++++ Data excerpt
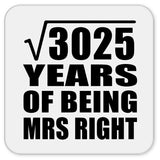 55th Anniversary Square Root of 3025 Years of Being Mrs Right - Drink Coaster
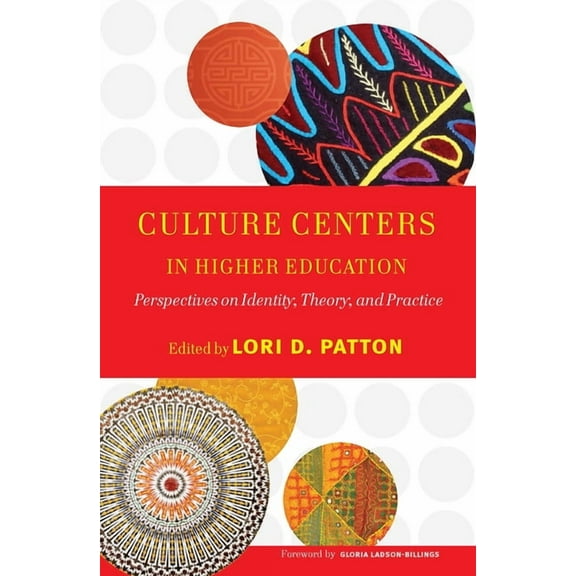 Culture Centers in Higher Education: Perspectives on Identity, Theory, and Practice, (Paperback)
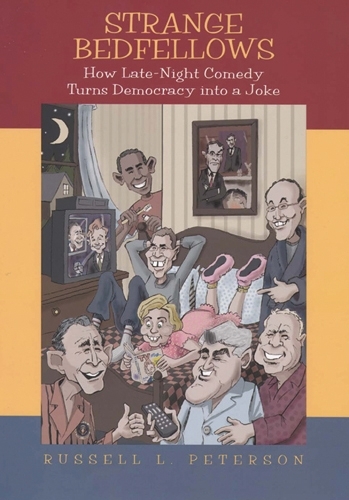 Паперова книга «Strange Bedfellows: How Late-Night Comedy Turns Democracy into a Joke», автор Рассел Петерсон - фото №1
++++++++
Copy exactly, and only, the lines running from the one containing "Culture Centers in" through the final line of the data, and omit the pictures.

* Result
 Culture Centers in Higher Education: Perspectives on Identity, Theory, and Practice, (Paperback)
 Паперова книга «Strange Bedfellows: How Late-Night Comedy Turns Democracy into a Joke», автор Рассел Петерсон - фото №1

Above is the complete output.